*INSTRUCTION*: Please return the whole listing below word for word, leaving out the pictures.

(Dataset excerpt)
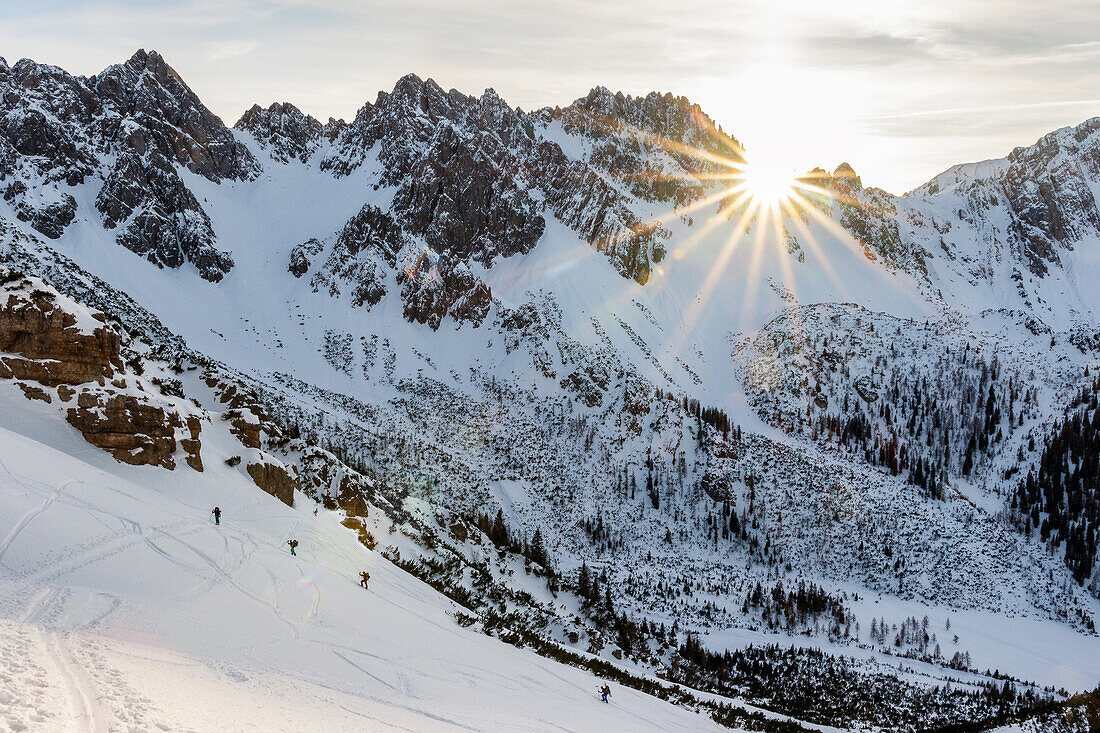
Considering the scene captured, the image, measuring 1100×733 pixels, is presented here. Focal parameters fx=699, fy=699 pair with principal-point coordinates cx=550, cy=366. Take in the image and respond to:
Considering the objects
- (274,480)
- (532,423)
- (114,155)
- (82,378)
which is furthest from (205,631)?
(114,155)

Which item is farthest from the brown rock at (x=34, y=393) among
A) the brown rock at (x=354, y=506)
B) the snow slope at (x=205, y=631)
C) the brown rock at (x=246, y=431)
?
the brown rock at (x=354, y=506)

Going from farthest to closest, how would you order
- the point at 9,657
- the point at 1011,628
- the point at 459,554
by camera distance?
1. the point at 1011,628
2. the point at 459,554
3. the point at 9,657

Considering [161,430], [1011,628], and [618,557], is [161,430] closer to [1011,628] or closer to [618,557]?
[618,557]

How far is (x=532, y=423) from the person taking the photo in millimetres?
142000

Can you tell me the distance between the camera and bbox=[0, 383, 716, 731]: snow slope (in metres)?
18.5

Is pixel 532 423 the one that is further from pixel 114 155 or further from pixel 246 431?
pixel 114 155

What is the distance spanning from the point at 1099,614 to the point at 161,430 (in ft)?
435

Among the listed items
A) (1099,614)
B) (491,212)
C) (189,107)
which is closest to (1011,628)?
(1099,614)

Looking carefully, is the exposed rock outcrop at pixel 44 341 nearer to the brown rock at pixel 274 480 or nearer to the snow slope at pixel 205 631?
the snow slope at pixel 205 631

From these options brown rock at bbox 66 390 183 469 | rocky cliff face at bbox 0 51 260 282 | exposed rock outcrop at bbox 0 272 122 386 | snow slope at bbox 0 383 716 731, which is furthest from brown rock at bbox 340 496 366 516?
rocky cliff face at bbox 0 51 260 282

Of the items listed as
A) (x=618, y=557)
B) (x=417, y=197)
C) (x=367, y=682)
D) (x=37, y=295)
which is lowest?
(x=618, y=557)

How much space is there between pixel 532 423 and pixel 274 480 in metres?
88.3

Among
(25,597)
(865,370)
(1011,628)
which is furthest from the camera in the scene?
(865,370)

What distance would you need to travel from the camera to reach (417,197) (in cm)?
18462
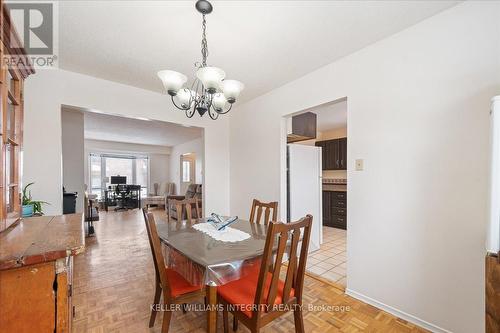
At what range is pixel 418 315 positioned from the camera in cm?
178

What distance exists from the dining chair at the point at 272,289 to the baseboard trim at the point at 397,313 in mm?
1033

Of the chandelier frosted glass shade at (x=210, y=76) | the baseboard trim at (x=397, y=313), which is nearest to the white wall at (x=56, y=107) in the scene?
the chandelier frosted glass shade at (x=210, y=76)

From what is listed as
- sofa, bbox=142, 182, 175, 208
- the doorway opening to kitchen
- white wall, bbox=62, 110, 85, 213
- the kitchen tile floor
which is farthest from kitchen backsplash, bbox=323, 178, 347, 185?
sofa, bbox=142, 182, 175, 208

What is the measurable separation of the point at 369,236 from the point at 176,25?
2613mm

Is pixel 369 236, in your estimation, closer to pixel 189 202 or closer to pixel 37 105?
pixel 189 202

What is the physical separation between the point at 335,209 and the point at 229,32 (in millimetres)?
4413

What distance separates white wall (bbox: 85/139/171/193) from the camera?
793 centimetres

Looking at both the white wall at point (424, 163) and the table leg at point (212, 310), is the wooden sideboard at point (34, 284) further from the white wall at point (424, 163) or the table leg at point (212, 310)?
the white wall at point (424, 163)

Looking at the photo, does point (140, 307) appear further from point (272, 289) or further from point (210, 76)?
point (210, 76)

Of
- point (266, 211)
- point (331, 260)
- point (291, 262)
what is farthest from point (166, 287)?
point (331, 260)

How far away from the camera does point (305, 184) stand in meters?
3.49

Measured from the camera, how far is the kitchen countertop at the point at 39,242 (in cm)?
79

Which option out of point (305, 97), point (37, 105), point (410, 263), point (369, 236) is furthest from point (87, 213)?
point (410, 263)

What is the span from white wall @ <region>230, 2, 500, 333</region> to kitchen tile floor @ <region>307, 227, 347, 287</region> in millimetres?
452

*WRITTEN ANSWER*:
Considering the scene captured, the image, measuring 1100×733 pixels, is presented here. Focal parameters fx=699, fy=699 pair with principal-point coordinates cx=550, cy=366. Take in the image and respond to:
Considering the objects
- (274,480)
- (532,423)
- (114,155)
- (82,378)
which is furthest from (205,631)?
(114,155)

Which item is farthest from the brown rock at (x=34, y=393) among
A) the brown rock at (x=354, y=506)
B) the snow slope at (x=205, y=631)
C) the brown rock at (x=246, y=431)
?
the brown rock at (x=354, y=506)

Going from farthest to closest, how would you order
- the point at 9,657
- the point at 1011,628
- the point at 459,554
by camera distance?
1. the point at 1011,628
2. the point at 459,554
3. the point at 9,657

Considering [161,430], [1011,628], and [618,557], is [161,430] closer to [1011,628] or closer to [618,557]?
[618,557]

How far is (x=532, y=423) from the person taking the photo in millimetres?
142000

Can you tell me the distance between the camera and bbox=[0, 383, 716, 731]: snow slope (in metres)?
18.5

Is pixel 532 423 the one that is further from pixel 114 155 or further from pixel 246 431?
pixel 114 155

What is the distance spanning from the point at 1099,614 to the point at 161,430 (in ft)?
435

Among the listed items
A) (1099,614)
B) (491,212)
C) (189,107)
which is closest to (1011,628)?
(1099,614)

Looking carefully, is the exposed rock outcrop at pixel 44 341 nearer to the brown rock at pixel 274 480 or nearer to the snow slope at pixel 205 631?
the snow slope at pixel 205 631

From these options brown rock at bbox 66 390 183 469 | rocky cliff face at bbox 0 51 260 282 | exposed rock outcrop at bbox 0 272 122 386 | snow slope at bbox 0 383 716 731, which is furthest from brown rock at bbox 340 496 366 516?
rocky cliff face at bbox 0 51 260 282

Of the items listed as
A) (x=618, y=557)
B) (x=417, y=197)
C) (x=367, y=682)
D) (x=37, y=295)
which is lowest?
(x=618, y=557)

How much space is there between pixel 532 423 and pixel 274 480 in metres?
88.3

Among
(25,597)
(865,370)
(1011,628)
which is furthest from the camera in the scene?
(865,370)

What distance would you need to travel from the camera to reach (417,197) (in cm)?
18462
At what range is pixel 418 315 positioned from the camera in cm?
178

What distance exists from the dining chair at the point at 272,289 to the baseboard trim at the point at 397,313 in mm?
1033

Of the chandelier frosted glass shade at (x=210, y=76) | the baseboard trim at (x=397, y=313), which is nearest to the white wall at (x=56, y=107) in the scene?
the chandelier frosted glass shade at (x=210, y=76)

From what is listed as
- sofa, bbox=142, 182, 175, 208
- the doorway opening to kitchen
- white wall, bbox=62, 110, 85, 213
- the kitchen tile floor
which is farthest from kitchen backsplash, bbox=323, 178, 347, 185?
sofa, bbox=142, 182, 175, 208

What is the measurable separation of the point at 369,236 from the point at 176,25?
2613mm

Is pixel 369 236, in your estimation, closer to pixel 189 202 or closer to pixel 37 105?
pixel 189 202

What is the physical separation between the point at 335,209 and the point at 229,32 (in millimetres)?
4413

What distance separates white wall (bbox: 85/139/171/193) from the camera?
793 centimetres

Looking at both the white wall at point (424, 163) and the table leg at point (212, 310), is the wooden sideboard at point (34, 284) further from the white wall at point (424, 163) or the table leg at point (212, 310)?
the white wall at point (424, 163)

Looking at the photo, does point (140, 307) appear further from point (272, 289) or further from point (210, 76)?
point (210, 76)

Of
- point (266, 211)
- point (331, 260)
- point (291, 262)
what is farthest from point (166, 287)?
point (331, 260)

How far away from the camera does point (305, 184) stand in meters?
3.49

Measured from the camera, how far is the kitchen countertop at the point at 39,242 (in cm)?
79

Which option out of point (305, 97), point (37, 105), point (410, 263), point (369, 236) is furthest from point (87, 213)?
point (410, 263)

What is the span from white wall @ <region>230, 2, 500, 333</region> to kitchen tile floor @ <region>307, 227, 347, 287</region> in millimetres?
452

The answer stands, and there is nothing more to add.